Recent studies have shown that the present limited antifungal arsenal and the high toxicity of the chemicals toward the high rates of morbidity and death driven on by fungal infections. Furthermore, because human and fungal cells have many similarities, it might be difficult to find new therapeutic targets. Mycoses are fungal illnesses that can affect the skin, nails, body hair, internal organs including the lungs, and bodily systems like the neurological system. In the current investigation, a molecule called 4-aminobenzoic acid 4-nitroaniline that was identified through certain FT-IR and UV spectral studies.

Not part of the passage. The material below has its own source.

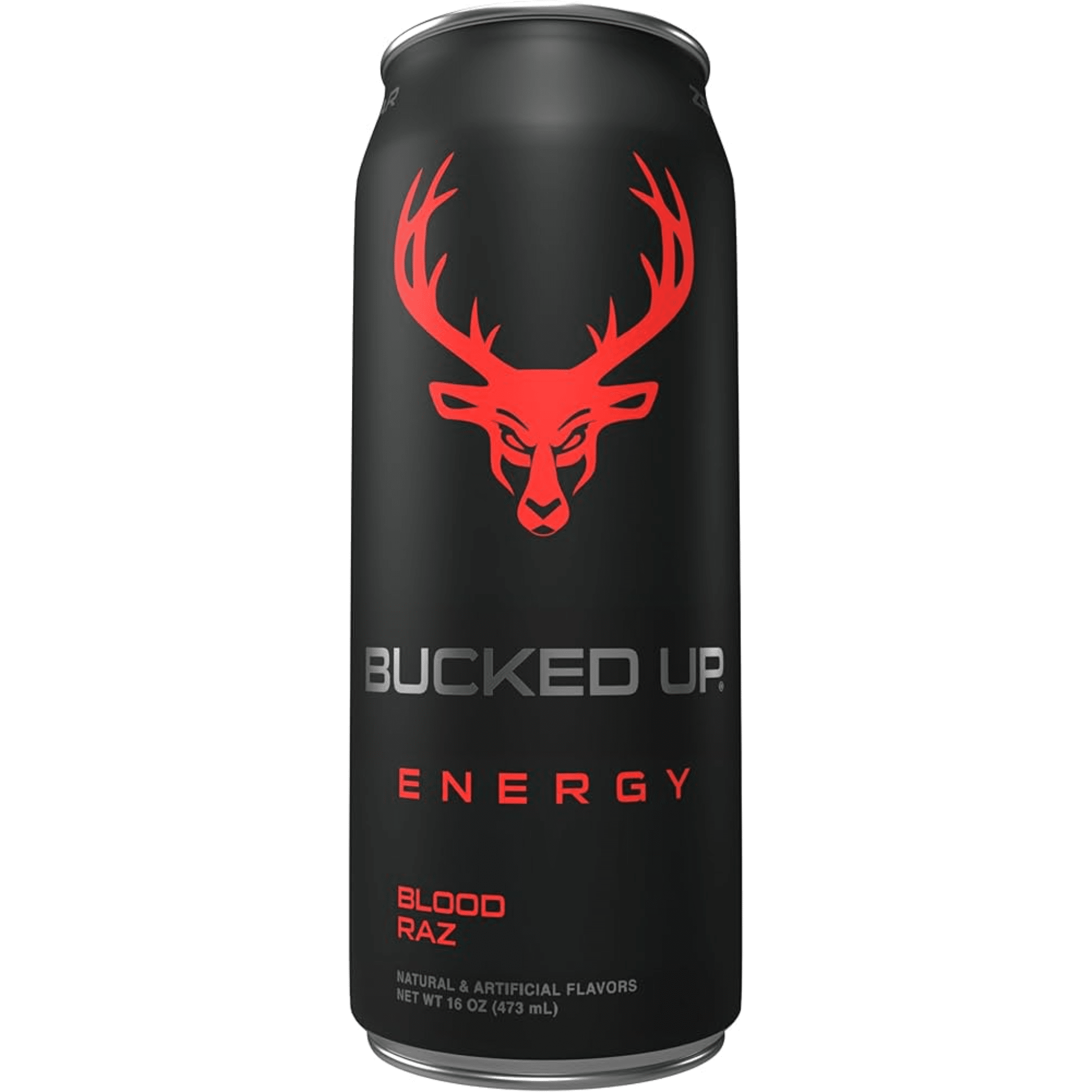 Bucked Up Energy RTD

Suitable basis sets were used to study the molecular geometry. Based on the PED results, vibrational assignments have been created for all vibrational modes. The NBO analysis was used to investigate the molecular stability and bond strength, which are relevant for bioactivities. Through NCI and IRI investigations, the chemical interactions inside the molecule were examined. Molecular docking research was carried out using the anti-fungal proteins after NABA was screened for its anti-fungal activity to validate the substance’s powerful anti-fungal action against pathogenic fungi. The pharmokinetic properties were expected to be determined by drug likeness and the ADMET parameters. Accordingly, the NABA molecule is recommended for the anti-fungal medications.